## Goal 1
According to the interview with Jane Graves, on what date will Black Ties and Lullabies be released?

>> Begin Excerpt

Showing posts with label romantic comedy. Show all posts
Showing posts with label romantic comedy. Show all posts

Tuesday, June 21, 2011

Jane Graves returns to the Lair!

interview with Suzanne
Jane Graves is the author of eighteen contemporary romance novels. She is a seven-time finalist for Romance Writers of America's Rita Award, the industry's highest honor, and is the recipient of two National Readers' Choice Awards, the Booksellers' Best Award, and the Golden Quill, among others. And I'm honored to call her my friend.

Suz: Welcome back to the Bandit Lair, Jane. Pull up a barstool and have a glass of wine while we catch up. It's been a while since you visited us here. What have you been up to?

Jane: Thanks for the wine, Suz. I'll have this glass of Cabernet while you sip your White Zinfandel. We do know each other well, don't we?

For personal reasons, I took a break from writing for a few years. Fortunately, when I was ready to get back in the game, my editor was very excited and wanted to buy more books. Black Ties and Lullabies will be out on June 28, and Heartstrings and Diamond Rings will hit the shelves on September 27.

Suz: Black Ties and Lullabies is your third Romantic Comedy for Grand Central Publishing and it's once again set in Plano, Texas. This time your hero is billionaire businessman, Jeremy Bridges. Many of your readers will remember meeting him in Hot Wheels and High Heels. How did he come to be the hero of this book?

>> End Excerpt
>> Begin Given records

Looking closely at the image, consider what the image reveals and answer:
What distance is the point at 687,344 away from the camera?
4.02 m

>> End Given records
>> Begin Given records

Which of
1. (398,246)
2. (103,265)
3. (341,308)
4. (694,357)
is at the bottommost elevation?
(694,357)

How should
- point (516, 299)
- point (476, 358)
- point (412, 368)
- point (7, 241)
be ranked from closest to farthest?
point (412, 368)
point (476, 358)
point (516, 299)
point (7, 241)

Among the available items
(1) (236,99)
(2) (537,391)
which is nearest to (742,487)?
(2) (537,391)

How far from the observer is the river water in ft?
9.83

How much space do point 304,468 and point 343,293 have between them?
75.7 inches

>> End Given records
>> Begin Given records

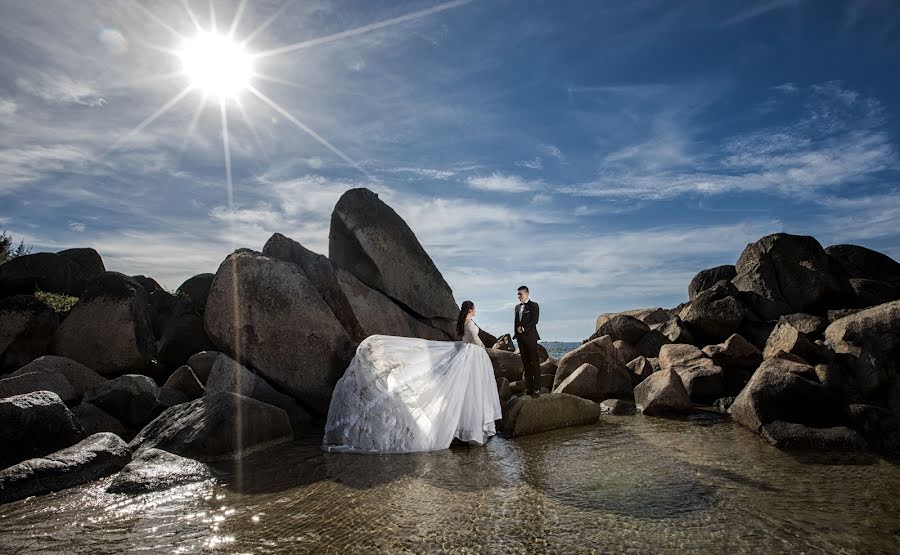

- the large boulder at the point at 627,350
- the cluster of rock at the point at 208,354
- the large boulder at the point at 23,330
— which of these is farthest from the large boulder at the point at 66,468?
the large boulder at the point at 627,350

>> End Given records

## Goal 2
Pick out every line of the records that contains the string "from", and copy each one. Case counts.

## Worked solution 1
June 28

## Worked solution 2
What distance is the point at 687,344 away from the camera?
be ranked from closest to farthest?
How far from the observer is the river water in ft?
— which of these is farthest from the large boulder at the point at 66,468?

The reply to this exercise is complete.